__PASSAGE SHOWN__.
※
HuBMAP Pipelines

HIVE pipelines serve as a common processing framework for data collected from multiple sites / centers. Our primary criteria for prioritizing pipeline development is whether a pipeline can uniformly process data or whether a datatype is generated by multiple HuBMAP sites (even if using different platforms or techniques).

Decisions on pipelines we focus on is between the data providing site and pipeline team lead. Anyone may propose a pipeline for development and should contact the shared pipeline team to make a determination. The following additional considerations affect prioritization of pipelines:

  1. Does the data fall under the definition of what would contribute to a 3D biomolecular map?
  2. Does the data and metadata meet quality requirements?
  3. Does the data add to what already exists in the portal and would investigators outside the consortium potentially be interested in it?
  4. Does the pipeline development team have the capacity and methods to develop the pipeline?

CODEX

The HuBMAP Consortium CODEX pipeline uses Cytokit to process CODEX datasets from raw data to OME-TIFF compliant segmentation results and compiled antigen fluorescence images.

SPRM – Spatial Process & Relationship Modeling

SPRM is a statistical modeling program used to calculate a range of descriptors from multichannel images. It can be used for any type of multichannel 2D or 3D image (e.g., CODEX, IMS).

Single-cell RNA sequencing

HuBMAP single-cell RNA-seq data sets are processed with a two-stage pipeline, using Salmon for transcript quantification and Scanpy for secondary analysis. This pipeline is implemented in CWL, calling command-line tools encapsulated in Docker containers.

Single-cell ATAC-seq

The HuBMAP Consortium uses a three-stage pipeline for scATAC-seq data sets, composed of SnapTools, SnapATAC, and chromVAR. This pipeline is written in CWL, calling command-line tools encapsulated in Docker containers.

Bulk RNA sequencing

HuBMAP single-cell RNA-seq data sets are processed using Salmon for transcript quantification. This pipeline is implemented in CWL, calling command-line tools encapsulated in Docker containers.

Bulk ATAC-seq

The HuBMAP Consortium uses a two-stage pipeline for scATAC-seq data sets, composed of SnapTools and MACS2 This pipeline is written in CWL, calling command-line tools encapsulated in Docker containers.
※
__WORK INSTRUCTION 1__.
Answer these questions from the HuBMAP Pipelines page.
(a) Which tool does the CODEX pipeline use to process CODEX datasets?
(b) Which three tools make up the pipeline for single-cell ATAC-seq?
(c) From what kind of images does SPRM calculate descriptors?
__WORK INSTRUCTION 2__. Update the HuBMAP Pipelines page from the words "HIVE pipelines serve" through the words "meet quality requirements?", putting "quality standards" in place of "quality requirements".
__WORK INSTRUCTION 3__.
Do these statements agree with the HuBMAP Pipelines page? Answer yes or no for each, and quote the words that decide it.
(a) Anyone may propose a pipeline for development.
(b) SPRM can be used only for 2D images.
(c) The single-cell RNA sequencing pipeline uses Scanpy for transcript quantification.
※
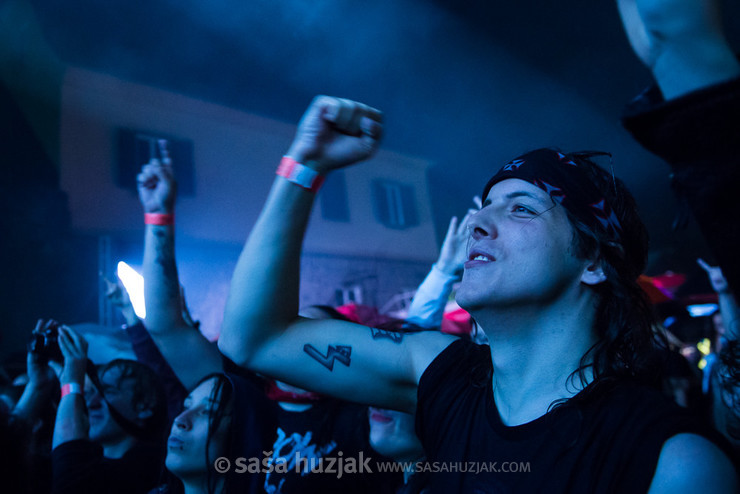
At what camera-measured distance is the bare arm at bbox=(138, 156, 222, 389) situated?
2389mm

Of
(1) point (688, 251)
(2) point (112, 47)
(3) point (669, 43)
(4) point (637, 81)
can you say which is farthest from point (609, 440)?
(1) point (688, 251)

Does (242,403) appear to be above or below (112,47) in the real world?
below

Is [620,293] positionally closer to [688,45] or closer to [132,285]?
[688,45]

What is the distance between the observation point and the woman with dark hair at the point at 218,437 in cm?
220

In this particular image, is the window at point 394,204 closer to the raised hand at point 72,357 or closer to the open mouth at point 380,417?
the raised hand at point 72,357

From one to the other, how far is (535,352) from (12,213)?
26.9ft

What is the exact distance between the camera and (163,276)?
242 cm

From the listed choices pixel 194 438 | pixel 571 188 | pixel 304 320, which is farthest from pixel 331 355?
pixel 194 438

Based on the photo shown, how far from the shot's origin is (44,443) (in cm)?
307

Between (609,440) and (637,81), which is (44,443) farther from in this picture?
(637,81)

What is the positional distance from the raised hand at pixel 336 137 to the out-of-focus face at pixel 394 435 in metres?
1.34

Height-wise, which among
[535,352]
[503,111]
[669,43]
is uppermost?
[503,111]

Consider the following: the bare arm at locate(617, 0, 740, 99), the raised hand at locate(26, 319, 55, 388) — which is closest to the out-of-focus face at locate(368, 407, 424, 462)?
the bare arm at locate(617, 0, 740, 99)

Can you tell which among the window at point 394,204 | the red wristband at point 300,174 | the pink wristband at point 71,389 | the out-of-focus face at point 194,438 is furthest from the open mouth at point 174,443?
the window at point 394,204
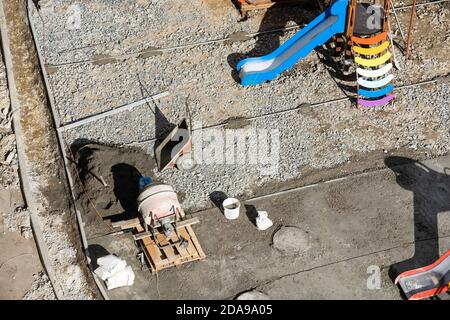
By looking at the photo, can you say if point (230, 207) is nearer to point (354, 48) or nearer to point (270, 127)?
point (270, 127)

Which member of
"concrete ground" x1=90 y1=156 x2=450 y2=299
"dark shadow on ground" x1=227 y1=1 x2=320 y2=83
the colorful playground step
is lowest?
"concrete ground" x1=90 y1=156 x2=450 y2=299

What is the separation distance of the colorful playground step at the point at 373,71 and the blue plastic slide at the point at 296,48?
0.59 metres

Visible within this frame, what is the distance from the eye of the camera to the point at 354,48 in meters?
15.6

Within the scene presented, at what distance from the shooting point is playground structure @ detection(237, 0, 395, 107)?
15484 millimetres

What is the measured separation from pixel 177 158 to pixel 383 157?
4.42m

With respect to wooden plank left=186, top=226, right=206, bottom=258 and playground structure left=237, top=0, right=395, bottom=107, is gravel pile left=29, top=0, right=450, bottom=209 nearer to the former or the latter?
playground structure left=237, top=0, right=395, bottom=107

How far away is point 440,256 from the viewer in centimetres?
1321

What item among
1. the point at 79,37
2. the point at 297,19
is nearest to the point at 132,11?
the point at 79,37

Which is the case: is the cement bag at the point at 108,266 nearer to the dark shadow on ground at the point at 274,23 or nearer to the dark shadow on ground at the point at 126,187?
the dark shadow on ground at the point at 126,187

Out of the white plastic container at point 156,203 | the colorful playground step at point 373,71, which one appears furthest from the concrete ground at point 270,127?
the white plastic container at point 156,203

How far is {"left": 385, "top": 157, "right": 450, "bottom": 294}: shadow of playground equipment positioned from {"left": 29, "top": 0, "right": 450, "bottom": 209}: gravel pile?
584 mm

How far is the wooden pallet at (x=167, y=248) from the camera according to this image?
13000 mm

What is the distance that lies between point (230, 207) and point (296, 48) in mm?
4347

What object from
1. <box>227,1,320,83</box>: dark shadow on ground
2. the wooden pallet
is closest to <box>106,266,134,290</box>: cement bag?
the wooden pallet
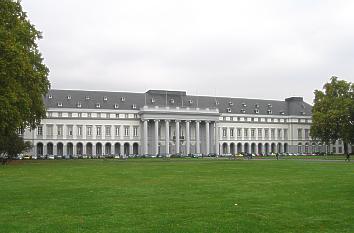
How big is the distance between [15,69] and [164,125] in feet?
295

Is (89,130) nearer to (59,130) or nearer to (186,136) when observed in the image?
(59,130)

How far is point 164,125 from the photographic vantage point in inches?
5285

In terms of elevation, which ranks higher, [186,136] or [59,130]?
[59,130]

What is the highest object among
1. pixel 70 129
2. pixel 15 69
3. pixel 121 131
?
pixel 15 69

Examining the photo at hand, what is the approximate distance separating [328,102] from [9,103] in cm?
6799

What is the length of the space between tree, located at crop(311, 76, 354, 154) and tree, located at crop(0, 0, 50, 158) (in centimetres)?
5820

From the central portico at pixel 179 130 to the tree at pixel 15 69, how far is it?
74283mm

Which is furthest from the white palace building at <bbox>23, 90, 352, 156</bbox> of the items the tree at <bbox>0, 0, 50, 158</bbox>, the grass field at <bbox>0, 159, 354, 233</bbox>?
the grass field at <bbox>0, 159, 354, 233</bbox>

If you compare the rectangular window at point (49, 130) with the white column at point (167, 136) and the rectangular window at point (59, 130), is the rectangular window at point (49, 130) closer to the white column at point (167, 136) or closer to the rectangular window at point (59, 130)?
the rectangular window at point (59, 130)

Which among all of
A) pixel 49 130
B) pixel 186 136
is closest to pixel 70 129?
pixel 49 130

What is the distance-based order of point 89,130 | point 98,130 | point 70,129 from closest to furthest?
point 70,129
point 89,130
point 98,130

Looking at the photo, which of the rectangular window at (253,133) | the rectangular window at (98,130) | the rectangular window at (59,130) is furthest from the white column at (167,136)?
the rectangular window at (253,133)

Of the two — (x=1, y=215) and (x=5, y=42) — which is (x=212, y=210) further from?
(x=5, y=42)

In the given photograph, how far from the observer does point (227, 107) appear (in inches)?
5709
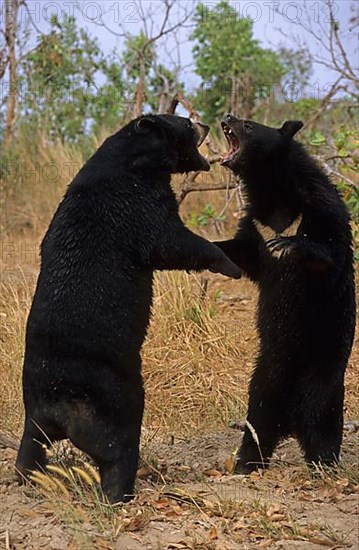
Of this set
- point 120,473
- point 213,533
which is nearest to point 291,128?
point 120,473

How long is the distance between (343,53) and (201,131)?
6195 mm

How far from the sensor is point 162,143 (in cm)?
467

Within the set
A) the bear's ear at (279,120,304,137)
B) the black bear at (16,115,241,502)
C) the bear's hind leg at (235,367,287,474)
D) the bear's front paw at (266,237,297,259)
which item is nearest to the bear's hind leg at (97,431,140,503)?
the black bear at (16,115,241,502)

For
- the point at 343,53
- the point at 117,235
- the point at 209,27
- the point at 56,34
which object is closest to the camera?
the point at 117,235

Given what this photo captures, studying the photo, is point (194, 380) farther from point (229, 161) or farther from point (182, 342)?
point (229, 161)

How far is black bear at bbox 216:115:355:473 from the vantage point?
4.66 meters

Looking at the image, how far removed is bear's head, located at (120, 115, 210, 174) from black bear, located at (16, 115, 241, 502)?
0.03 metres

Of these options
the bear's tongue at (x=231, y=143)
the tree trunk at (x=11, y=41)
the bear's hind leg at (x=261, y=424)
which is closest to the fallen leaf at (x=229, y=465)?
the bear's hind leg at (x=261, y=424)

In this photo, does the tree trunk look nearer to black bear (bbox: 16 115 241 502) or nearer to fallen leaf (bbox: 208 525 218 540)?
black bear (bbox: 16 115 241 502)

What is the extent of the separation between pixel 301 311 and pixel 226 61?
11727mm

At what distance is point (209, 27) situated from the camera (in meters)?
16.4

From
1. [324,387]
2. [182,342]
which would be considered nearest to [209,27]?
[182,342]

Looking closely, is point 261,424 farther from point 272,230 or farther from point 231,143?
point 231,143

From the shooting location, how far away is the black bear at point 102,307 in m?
※
__REPLY 1__.
(a) Cytokit
(b) SnapTools, SnapATAC, and chromVAR
(c) Multichannel images

__REPLY 2__.
HIVE pipelines serve as a common processing framework for data collected from multiple sites / centers. Our primary criteria for prioritizing pipeline development is whether a pipeline can uniformly process data or whether a datatype is generated by multiple HuBMAP sites (even if using different platforms or techniques).

Decisions on pipelines we focus on is between the data providing site and pipeline team lead. Anyone may propose a pipeline for development and should contact the shared pipeline team to make a determination. The following additional considerations affect prioritization of pipelines:

  1. Does the data fall under the definition of what would contribute to a 3D biomolecular map?
  2. Does the data and metadata meet quality standards?

__REPLY 3__.
(a) Yes: "Anyone may propose a pipeline for development"
(b) No: "It can be used for any type of multichannel 2D or 3D image"
(c) No: "using Salmon for transcript quantification and Scanpy for secondary analysis"